Ada film bagus di tahun ini karya anak bangsa yang telah memenangkan beberapa festival film di dalam dan luar negeri. Film yang dimaksud adalah Ziarah, yang sudah di putar di beberapa sinema sejak 18 Mei lalu.
Film ini dibuka dengan sayup-sayup terdengar “sangkan paraning dumadi” yang dalam terjemahan bebasnya berarti "asal dan tujuan hidup", di mana kita berasal dan kembali. Dari judulnya saja sudah dapat kita terka, film ini tidak akan jauh-jauh dari hal yang berbau kematian. Sekilas memang benar namun tidak digambarkan secara gamlang, lebih tepatnya bagaimana memakni perjalanan hidup yang pada akhirnya manusia harus menghadapi kematian.
Dikisahkan mbak Sri (Ponco Sutiyem) yang sudah berusia renta menghabiskan waktu di sisa hidupnya. Sewaktu mudanya ia ditinggalkan suaminya berjuang untuk menghadapi penjajah Belanja pada Agresi Militer ke 2 pada tahun 1948. Suaminya berpesan akan berjuang, jika selamat ia akan kembali padanya, dan bila tidak mohon direlakan bisa jadi ia gugur dalam peperangan.
Dan ternyata suaminya tersebut tidak pernah kembali dan tidak ada beritanya. Sesuai dengan pesannya, mbah Sri menganggap suaminya sudah gugur. Maka dari itu mbah Sri pun cukup mengunjungi gundukan tanah dengan bambu runcing berbendera merah putih sebagai makam suaminya. Tujuannya adalah untuk berziarah mengenang suaminya tersebut.
Namun suatu ketika ia bertemu dengan veteran yang masih hidup dan menceritakan di mana suaminya itu tertembak. Dari informasi yang serba tanggung itu akhirnya mbah Sri menelusuri tempat yang dimaksud tersebut. Harapannya adalah bisa menemukan makam suaminya, dan kemudian akan dimakamkan di sebelah pusara suaminya ketika sudah meninggal kelak.

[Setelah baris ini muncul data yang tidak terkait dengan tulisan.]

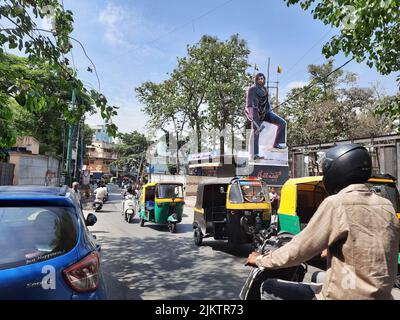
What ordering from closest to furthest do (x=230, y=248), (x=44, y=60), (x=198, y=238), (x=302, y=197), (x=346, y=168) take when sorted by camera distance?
1. (x=346, y=168)
2. (x=44, y=60)
3. (x=302, y=197)
4. (x=230, y=248)
5. (x=198, y=238)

Selagi hidup, keinginan harus diperjuangkan. Tanpa kenal lelah mbah Sri menelusuri beberapa daerah, menanyakan kepada tokoh yang masih hidup dan para pejuang untuk menemukan informasi yang utuh. Pencarian terus dilakukan, hal itu yang juga membuat repot cucu lelakinya Prapto (Rukman Rosadi) yang akhirnya mencari neneknya yang pergi tanpa pamit itu.

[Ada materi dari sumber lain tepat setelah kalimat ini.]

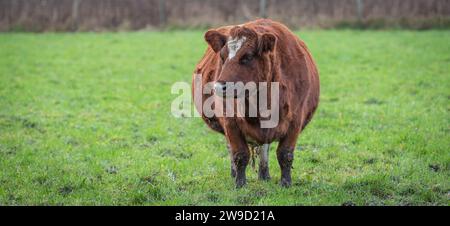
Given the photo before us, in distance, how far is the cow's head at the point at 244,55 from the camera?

Dengan gigihnya mbah Sri terus mencari. Ia hanya berbekal nama suaminya Pawiro, foto pun tidak ada. Ada titik terang dengan informasi sesama pejuang bahwa ada nama Pawiro yang berada di sebuah daerah pelosok. Mbah Sri pun terus menelusuri tempat tersebut, info yang didapat ada makam yang bernama Prawiro. Dengan pantang menyerah mbak Sri mengunjungi tempat yang dimaksud. Namun sial ternyata setelah didatangi, makam tersebut sudah tergenangi waduk program pemerintah.

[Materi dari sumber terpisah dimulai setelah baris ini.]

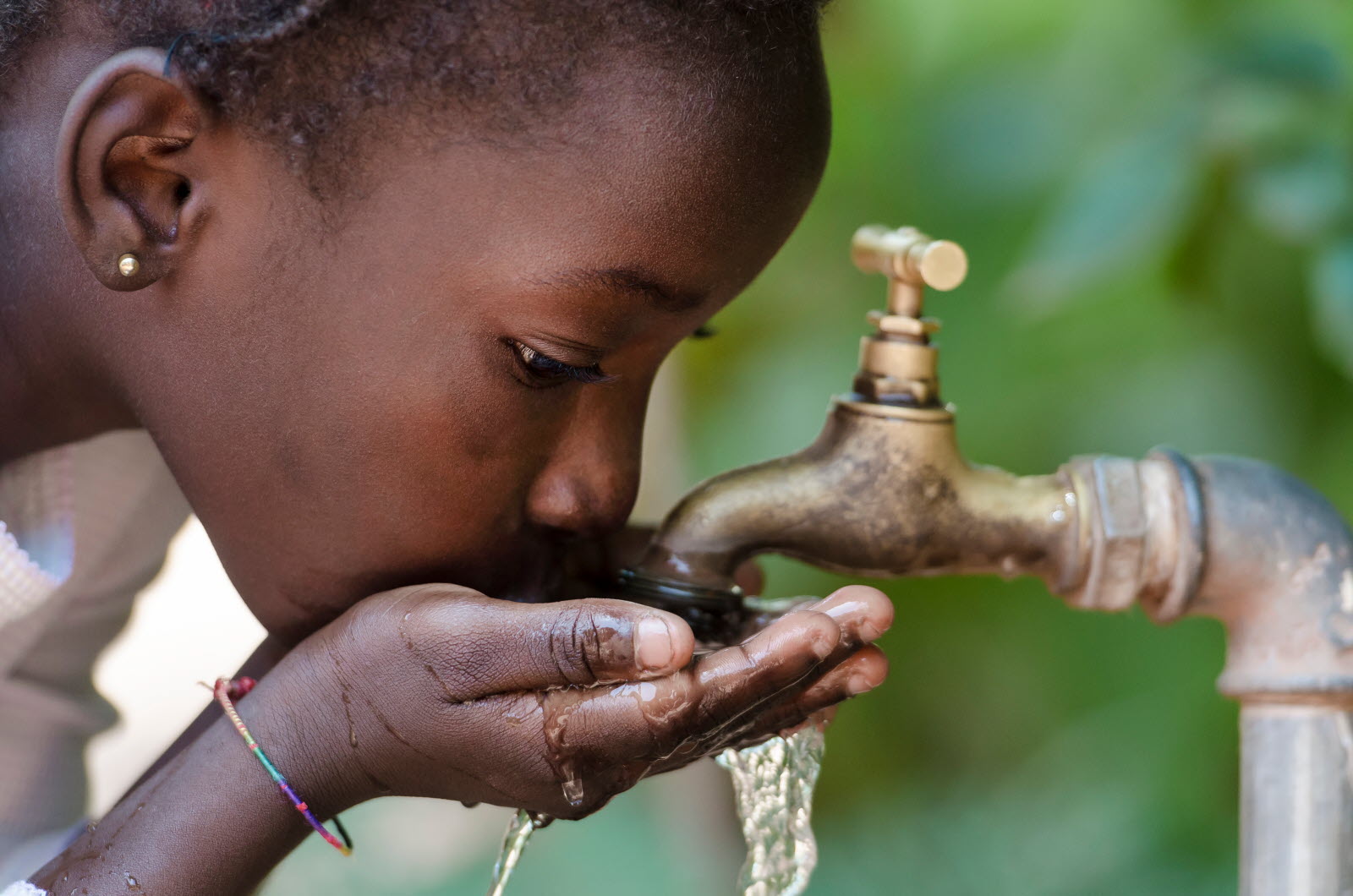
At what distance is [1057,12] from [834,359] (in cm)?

Akhirnya mbah Sri hanya bisa pasrah, ia pun cukup nyekar dengan bunga yang ditabur di waduk yang diyakini ada makam suaminya. Ia pun kembali ke rumah dengan dijemput cucunya. Dan “suasana” normal kembali.
Tidak dinyana suatu hari ada informasi bahwa ada makam yang bernama pejuang Prawiro. Dan akhirnya mbah Sri pun melakukan perjalanan kembali untuk menemukan makam suaminya tersebut. Beberapa tempat sesuai info ditelusuri. Secercah harapan pun kembali hadir, dengan makam bernama Pawiro. Namum setelah ditelusuri jejak masa lalunya tidak sama dengan suaminya tersebut, kesimpulannya pun didapat bahwa makam itu bukanlah yang dicari selama ini. Perjuangan mbah Sri pun tak pupus, beberapa saksi yang ditemui meminta info lebih spesifik. Untuk lebih jelasnya mbah Sri memberi info yang lebih utuh, memberikan nama lengkap suaminya Pawiro Sahid.
Penelusuran terus dilakakukan. Dan ternyata tidaklah sia-sia, mbah Sri berhasil menemukan makam dengan nama Pawiro Sahid. Dan tidak diragukan lagi bahwa inilah makan yang dicari-cari selama ini sebelum nanti usianya usai. Penonton pun bernafas lega, namun ternyata cerita belum usai. Ada dua makam yang identik bersebelahan, hanya beda nama yang satu bertuliskan Ki Pawiro Sahid dan satu lagi Nyi Pawiro Sahid. Penonton akhirnya menahan nafas, apakah arti semua ini?